**EXTRACTED TEXT**
━━━━━━━━

So when we’re looking at the cerebrum every picture that I’ve shown you is from the side. So the eye is up here. But if we were to rotate that 90 degrees now were looking at it head-on, we’ll find that there are two hemispheres. There’s going to be a right and a left hemisphere. Now they are connected in the middle using something called the corpus callosum. So that’s a connection of nerves in between the two hemispheres. And we do tend to show lateralization. There are going to be certain things that we put kind of on the left side of our brain, like mathematical reasoning and logic. And things that we put on the right side like facial recognition. Now, this is plastic. In other words, we can move these functions back and forth. And you can even have a radical hemispherectomy, where you’re cutting one of these out and you still have a functioning brain.

━━━━━━━━

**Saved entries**
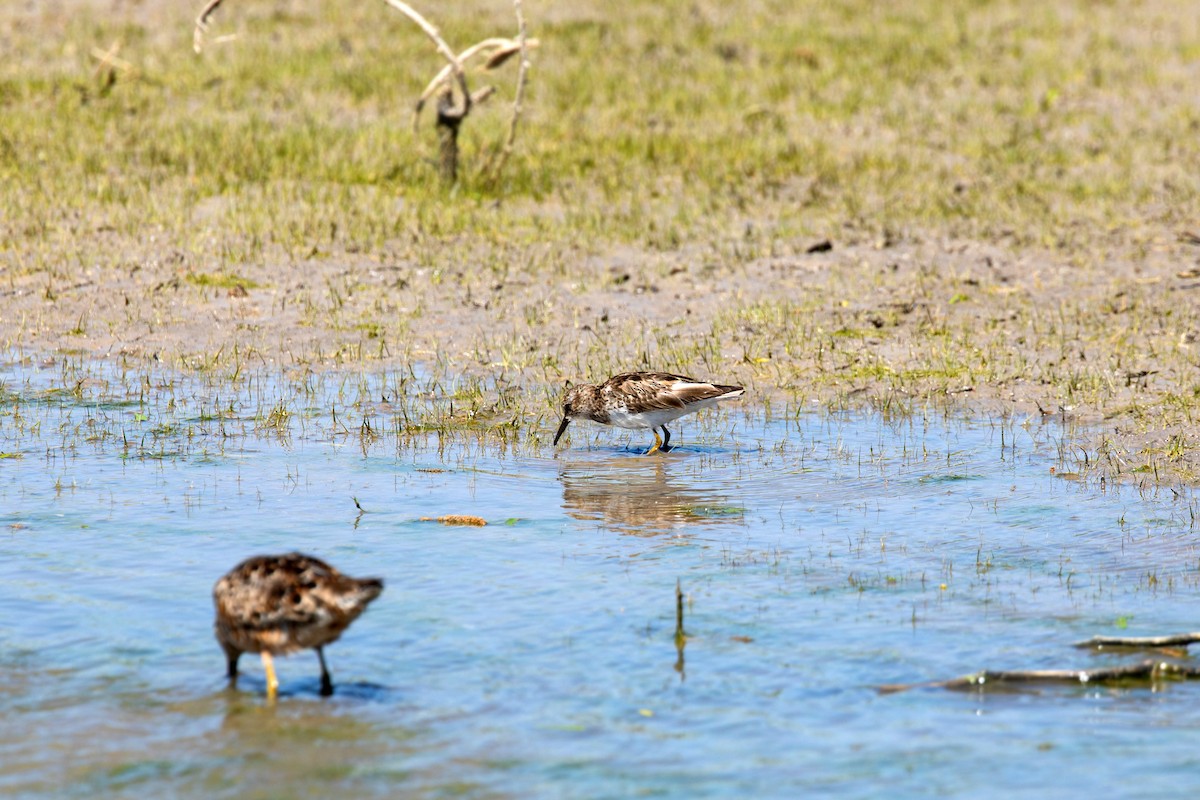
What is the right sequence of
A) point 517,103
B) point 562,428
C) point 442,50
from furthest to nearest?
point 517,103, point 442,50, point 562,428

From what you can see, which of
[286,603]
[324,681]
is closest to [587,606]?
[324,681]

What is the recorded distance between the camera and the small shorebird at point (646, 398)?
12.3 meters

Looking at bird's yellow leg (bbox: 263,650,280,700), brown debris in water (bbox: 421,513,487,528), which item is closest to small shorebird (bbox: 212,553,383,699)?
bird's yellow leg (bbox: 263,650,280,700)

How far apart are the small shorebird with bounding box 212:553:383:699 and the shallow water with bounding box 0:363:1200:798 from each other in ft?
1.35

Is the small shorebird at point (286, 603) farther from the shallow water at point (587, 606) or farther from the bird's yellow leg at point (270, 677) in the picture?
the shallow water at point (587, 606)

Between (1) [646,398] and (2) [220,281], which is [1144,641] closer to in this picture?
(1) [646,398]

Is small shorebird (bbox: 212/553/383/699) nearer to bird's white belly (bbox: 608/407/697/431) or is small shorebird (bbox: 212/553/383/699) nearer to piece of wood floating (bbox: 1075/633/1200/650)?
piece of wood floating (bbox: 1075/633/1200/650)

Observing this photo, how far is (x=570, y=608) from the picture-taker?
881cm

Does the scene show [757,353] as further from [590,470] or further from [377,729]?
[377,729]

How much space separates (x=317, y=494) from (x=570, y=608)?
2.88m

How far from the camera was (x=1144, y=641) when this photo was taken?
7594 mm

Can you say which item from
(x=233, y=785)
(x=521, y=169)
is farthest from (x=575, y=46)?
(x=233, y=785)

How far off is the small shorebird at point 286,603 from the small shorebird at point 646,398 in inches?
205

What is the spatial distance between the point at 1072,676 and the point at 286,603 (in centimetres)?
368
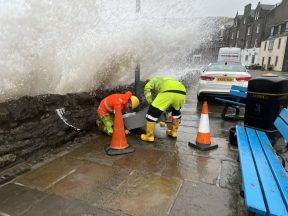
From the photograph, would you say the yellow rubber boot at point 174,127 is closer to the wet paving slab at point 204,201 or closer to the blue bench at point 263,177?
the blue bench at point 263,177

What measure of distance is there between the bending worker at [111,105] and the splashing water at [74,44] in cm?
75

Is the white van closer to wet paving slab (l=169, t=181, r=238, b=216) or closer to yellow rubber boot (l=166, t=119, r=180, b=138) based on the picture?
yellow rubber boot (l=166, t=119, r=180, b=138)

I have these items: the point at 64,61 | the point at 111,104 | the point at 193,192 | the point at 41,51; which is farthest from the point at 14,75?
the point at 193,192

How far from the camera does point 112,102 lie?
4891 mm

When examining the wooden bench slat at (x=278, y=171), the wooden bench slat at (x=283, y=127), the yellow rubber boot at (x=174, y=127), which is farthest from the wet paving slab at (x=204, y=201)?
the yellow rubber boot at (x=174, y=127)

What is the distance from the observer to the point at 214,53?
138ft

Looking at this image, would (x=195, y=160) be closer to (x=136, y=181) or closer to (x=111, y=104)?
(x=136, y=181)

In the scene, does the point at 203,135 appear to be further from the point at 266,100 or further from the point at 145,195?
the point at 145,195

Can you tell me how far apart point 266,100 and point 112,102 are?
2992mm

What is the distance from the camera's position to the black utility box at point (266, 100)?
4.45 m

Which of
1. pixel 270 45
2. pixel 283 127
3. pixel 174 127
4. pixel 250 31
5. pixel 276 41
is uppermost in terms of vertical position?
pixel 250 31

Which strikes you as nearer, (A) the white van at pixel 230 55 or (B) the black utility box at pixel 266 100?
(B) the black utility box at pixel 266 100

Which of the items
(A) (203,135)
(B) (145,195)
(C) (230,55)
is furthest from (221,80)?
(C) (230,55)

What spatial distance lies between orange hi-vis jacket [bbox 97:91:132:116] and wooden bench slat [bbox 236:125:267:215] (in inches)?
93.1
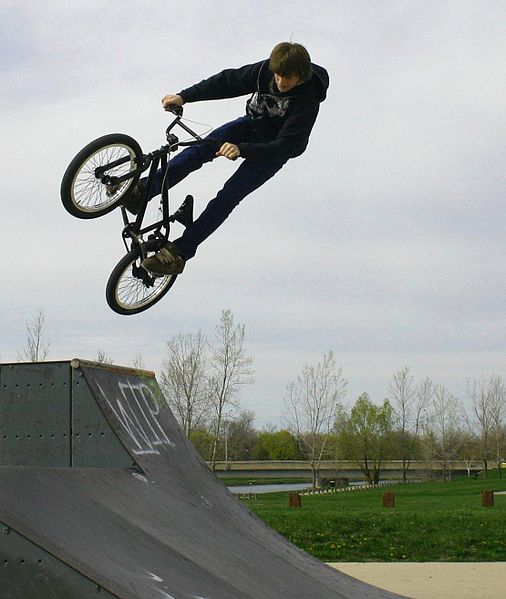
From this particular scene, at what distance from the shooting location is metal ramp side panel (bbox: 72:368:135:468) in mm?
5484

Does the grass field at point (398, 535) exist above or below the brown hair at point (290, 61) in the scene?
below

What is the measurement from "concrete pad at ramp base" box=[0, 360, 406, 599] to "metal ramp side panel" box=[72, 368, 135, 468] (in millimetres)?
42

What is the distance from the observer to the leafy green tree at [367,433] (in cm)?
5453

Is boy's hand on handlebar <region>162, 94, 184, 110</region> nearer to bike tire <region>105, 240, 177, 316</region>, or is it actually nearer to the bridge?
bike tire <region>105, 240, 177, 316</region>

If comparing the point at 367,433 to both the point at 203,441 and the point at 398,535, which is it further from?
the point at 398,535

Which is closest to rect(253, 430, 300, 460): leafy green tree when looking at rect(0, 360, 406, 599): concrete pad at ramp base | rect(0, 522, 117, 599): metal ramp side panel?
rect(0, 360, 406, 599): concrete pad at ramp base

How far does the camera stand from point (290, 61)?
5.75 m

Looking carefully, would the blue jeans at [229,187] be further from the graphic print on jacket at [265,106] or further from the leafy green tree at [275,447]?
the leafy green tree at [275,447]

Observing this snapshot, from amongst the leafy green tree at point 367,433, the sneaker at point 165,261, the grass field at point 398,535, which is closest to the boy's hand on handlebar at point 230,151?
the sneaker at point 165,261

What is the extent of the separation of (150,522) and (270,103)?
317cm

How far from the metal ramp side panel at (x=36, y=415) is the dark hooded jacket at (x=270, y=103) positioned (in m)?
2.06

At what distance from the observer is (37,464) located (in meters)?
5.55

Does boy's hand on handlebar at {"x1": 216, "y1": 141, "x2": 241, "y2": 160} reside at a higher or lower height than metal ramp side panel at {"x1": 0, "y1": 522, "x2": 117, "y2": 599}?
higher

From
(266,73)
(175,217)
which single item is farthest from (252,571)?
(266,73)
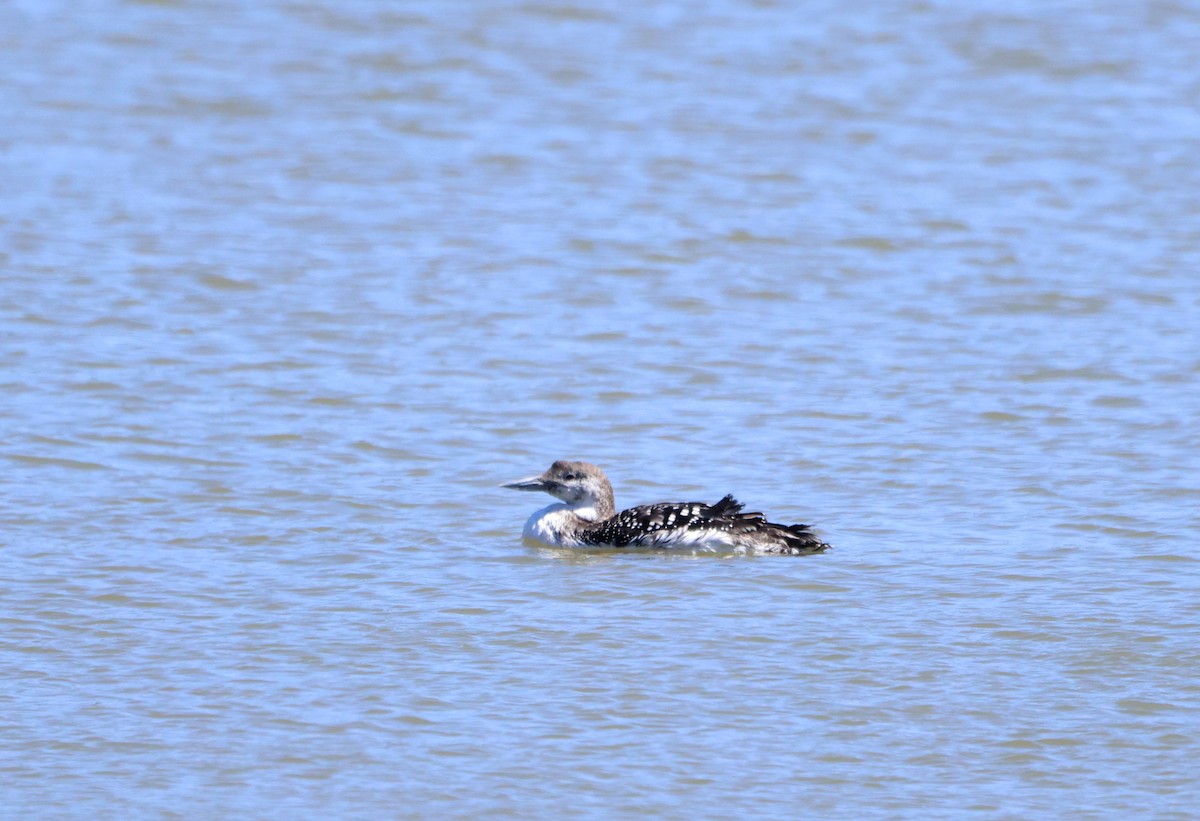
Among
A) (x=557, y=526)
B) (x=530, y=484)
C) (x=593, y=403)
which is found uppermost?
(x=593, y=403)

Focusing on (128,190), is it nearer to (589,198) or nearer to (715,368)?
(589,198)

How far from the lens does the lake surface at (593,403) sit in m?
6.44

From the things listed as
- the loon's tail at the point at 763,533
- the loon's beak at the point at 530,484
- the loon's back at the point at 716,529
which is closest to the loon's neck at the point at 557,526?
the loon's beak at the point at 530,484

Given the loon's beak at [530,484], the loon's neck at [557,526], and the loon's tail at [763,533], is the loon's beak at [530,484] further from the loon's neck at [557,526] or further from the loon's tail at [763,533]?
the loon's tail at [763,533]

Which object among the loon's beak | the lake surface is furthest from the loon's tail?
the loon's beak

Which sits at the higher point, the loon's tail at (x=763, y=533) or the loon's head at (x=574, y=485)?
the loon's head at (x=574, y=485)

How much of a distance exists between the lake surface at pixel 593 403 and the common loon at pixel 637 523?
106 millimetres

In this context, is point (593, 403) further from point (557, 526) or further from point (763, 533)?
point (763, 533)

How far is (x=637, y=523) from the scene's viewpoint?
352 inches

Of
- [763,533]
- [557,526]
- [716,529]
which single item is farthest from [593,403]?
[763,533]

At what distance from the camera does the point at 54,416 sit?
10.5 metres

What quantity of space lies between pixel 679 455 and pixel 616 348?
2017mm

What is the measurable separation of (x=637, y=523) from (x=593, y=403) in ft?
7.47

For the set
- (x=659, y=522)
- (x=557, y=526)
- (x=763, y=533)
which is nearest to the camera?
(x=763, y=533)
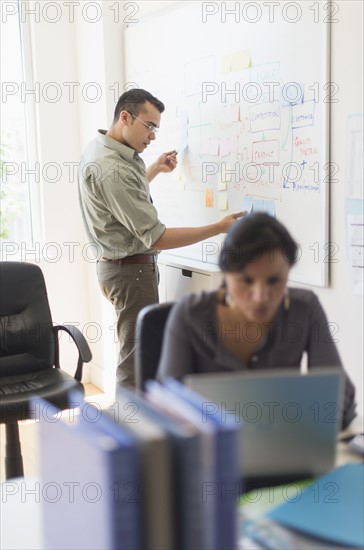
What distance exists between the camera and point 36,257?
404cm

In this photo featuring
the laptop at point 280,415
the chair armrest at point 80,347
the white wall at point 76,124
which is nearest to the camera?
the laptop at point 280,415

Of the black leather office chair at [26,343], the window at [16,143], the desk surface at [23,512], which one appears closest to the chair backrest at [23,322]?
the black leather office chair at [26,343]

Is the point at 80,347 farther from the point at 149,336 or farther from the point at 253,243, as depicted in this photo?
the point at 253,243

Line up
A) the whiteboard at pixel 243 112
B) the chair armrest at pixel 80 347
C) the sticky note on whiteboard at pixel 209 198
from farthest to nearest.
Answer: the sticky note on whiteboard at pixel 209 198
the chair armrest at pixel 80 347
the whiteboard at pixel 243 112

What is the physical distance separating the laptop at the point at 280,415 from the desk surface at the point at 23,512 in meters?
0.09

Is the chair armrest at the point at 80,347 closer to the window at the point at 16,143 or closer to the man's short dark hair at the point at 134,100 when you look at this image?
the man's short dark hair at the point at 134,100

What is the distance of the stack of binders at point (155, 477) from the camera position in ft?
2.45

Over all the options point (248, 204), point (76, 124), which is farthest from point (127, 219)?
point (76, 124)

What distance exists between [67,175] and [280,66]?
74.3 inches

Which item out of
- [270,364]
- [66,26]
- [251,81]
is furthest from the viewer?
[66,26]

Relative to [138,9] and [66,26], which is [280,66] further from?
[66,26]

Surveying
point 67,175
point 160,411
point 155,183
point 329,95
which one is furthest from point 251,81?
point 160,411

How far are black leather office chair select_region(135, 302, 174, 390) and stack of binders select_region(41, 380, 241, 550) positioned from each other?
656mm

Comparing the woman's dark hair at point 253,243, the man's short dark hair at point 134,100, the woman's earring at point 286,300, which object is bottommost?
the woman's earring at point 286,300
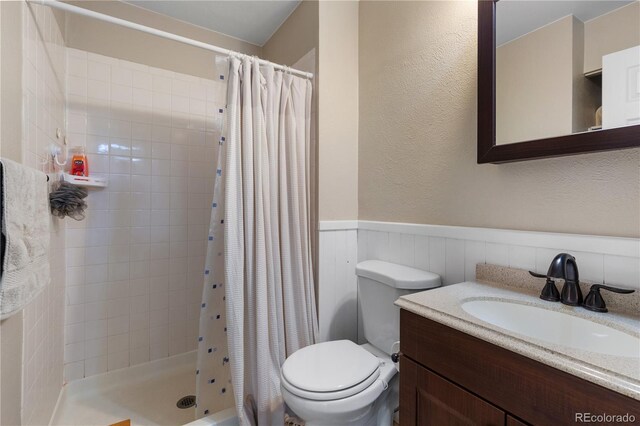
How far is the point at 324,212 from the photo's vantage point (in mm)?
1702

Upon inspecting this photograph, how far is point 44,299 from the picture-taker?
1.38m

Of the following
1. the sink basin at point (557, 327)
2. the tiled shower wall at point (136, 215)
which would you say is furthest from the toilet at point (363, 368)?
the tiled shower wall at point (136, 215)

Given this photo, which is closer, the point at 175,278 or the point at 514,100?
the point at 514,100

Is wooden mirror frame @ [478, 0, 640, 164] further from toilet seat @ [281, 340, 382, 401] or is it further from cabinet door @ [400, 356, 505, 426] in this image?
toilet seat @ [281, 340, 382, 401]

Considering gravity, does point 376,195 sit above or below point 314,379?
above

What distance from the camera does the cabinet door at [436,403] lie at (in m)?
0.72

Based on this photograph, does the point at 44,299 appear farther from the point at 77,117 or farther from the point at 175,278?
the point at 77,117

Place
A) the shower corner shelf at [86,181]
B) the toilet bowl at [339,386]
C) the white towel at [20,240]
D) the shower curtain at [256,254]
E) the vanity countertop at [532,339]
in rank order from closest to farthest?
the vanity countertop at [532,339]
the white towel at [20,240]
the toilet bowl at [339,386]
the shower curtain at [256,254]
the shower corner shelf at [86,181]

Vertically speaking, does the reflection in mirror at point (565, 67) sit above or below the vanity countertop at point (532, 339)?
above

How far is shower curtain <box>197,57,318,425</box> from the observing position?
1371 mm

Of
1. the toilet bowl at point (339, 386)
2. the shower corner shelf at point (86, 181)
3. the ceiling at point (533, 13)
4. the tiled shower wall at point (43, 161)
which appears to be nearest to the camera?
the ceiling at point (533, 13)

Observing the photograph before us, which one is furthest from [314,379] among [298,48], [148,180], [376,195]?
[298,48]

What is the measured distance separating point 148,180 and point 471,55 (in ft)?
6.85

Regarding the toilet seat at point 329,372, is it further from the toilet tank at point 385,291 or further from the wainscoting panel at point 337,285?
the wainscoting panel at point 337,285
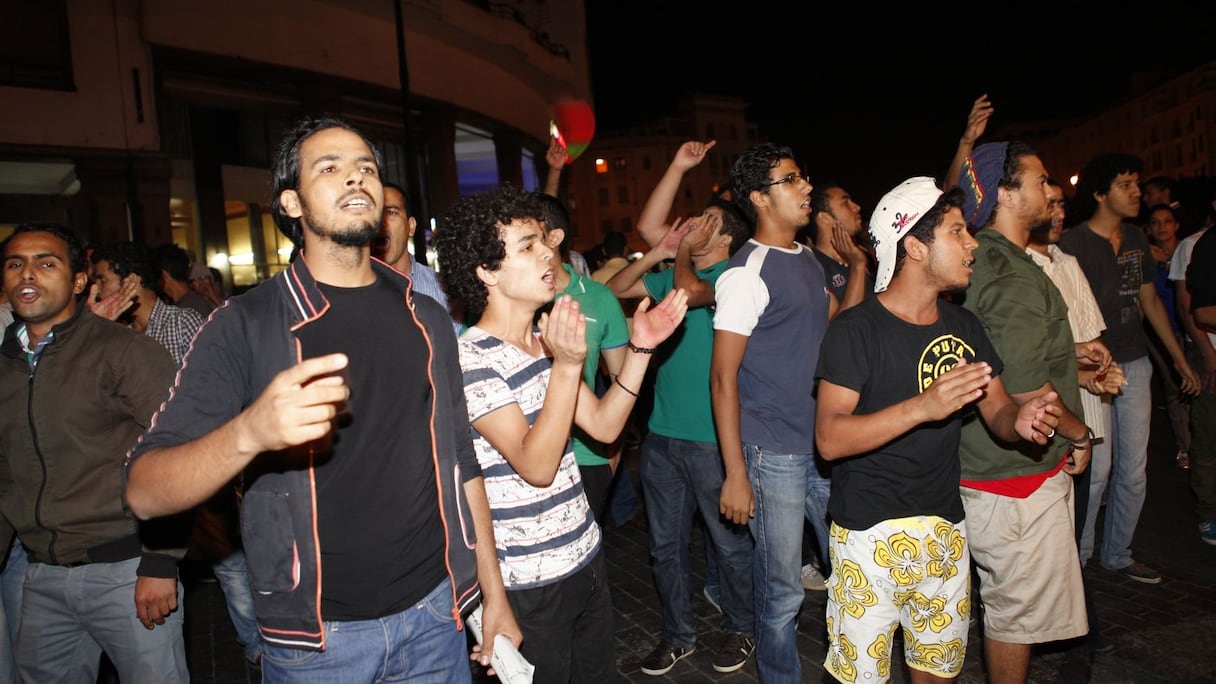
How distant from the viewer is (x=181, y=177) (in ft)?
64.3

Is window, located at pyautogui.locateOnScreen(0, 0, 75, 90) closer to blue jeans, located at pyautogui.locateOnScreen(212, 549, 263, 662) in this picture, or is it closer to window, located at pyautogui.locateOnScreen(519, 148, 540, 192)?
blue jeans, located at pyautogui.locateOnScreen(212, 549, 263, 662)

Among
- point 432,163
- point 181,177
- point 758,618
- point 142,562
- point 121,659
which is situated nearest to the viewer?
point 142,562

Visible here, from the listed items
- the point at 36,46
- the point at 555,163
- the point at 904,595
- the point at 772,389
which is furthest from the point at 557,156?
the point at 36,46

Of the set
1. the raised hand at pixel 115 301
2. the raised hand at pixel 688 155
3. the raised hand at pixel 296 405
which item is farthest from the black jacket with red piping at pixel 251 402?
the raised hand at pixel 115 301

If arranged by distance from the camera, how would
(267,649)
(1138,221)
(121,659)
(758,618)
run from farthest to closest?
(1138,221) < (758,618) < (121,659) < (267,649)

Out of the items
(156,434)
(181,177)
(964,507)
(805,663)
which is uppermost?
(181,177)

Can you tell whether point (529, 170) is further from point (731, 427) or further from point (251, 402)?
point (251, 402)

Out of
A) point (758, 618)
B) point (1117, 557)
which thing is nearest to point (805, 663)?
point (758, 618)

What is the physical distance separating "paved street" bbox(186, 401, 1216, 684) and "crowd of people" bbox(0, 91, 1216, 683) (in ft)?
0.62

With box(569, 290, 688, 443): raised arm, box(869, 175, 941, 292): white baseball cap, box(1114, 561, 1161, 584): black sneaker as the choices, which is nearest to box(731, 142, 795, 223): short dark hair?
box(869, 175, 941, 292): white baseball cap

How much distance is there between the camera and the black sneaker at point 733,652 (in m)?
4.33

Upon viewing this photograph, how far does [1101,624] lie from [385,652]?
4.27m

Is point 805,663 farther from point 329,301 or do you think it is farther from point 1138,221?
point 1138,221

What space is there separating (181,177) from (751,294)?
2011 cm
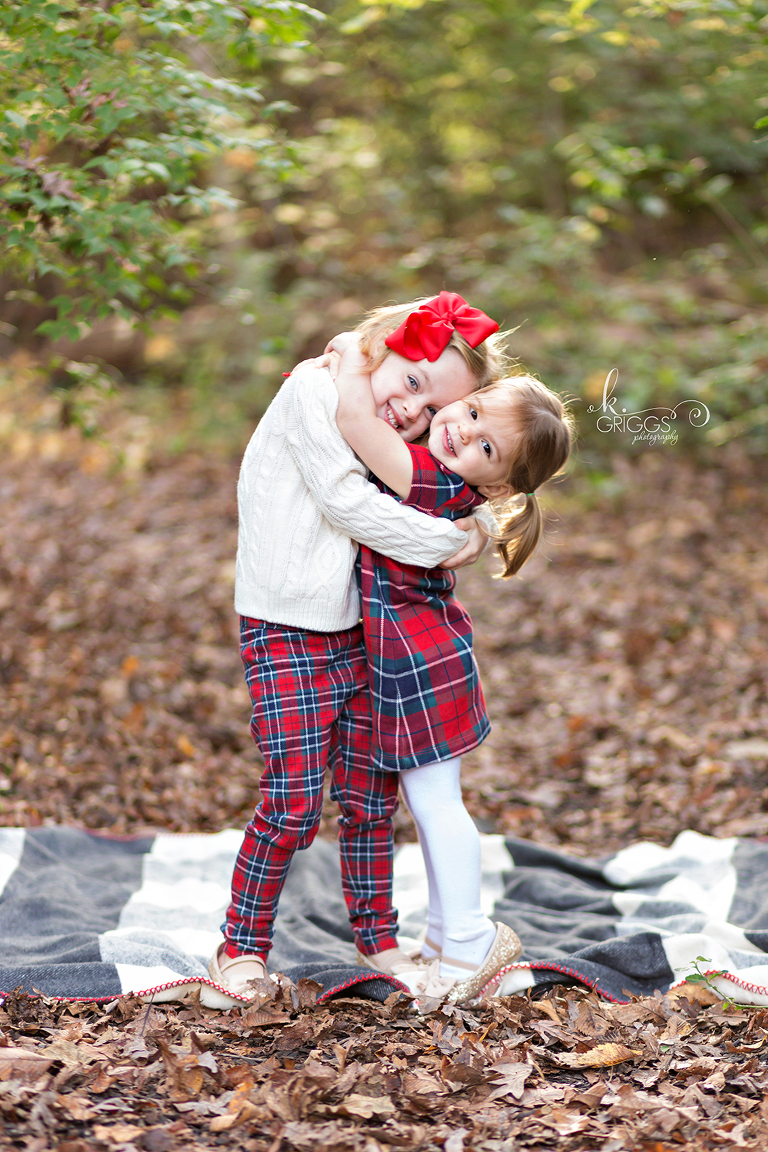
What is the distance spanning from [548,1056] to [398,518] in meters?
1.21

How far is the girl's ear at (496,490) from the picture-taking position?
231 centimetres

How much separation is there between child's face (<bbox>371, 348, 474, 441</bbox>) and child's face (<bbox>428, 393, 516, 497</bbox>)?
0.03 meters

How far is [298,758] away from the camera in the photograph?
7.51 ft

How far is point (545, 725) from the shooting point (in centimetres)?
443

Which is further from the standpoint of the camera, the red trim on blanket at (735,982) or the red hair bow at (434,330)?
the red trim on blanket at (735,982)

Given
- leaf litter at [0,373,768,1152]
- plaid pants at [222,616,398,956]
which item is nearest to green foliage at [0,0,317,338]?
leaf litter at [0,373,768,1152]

━━━━━━━━

**WHAT NEEDS TO BE DONE**
Answer these from the cerebrum passage:
(a) What structure connects the two hemispheres?
(b) On which side of the brain is facial recognition placed?
(c) What is the procedure called in which one hemisphere is cut out?

**FINISHED EXERCISE**
(a) The corpus callosum
(b) The right side
(c) A radical hemispherectomy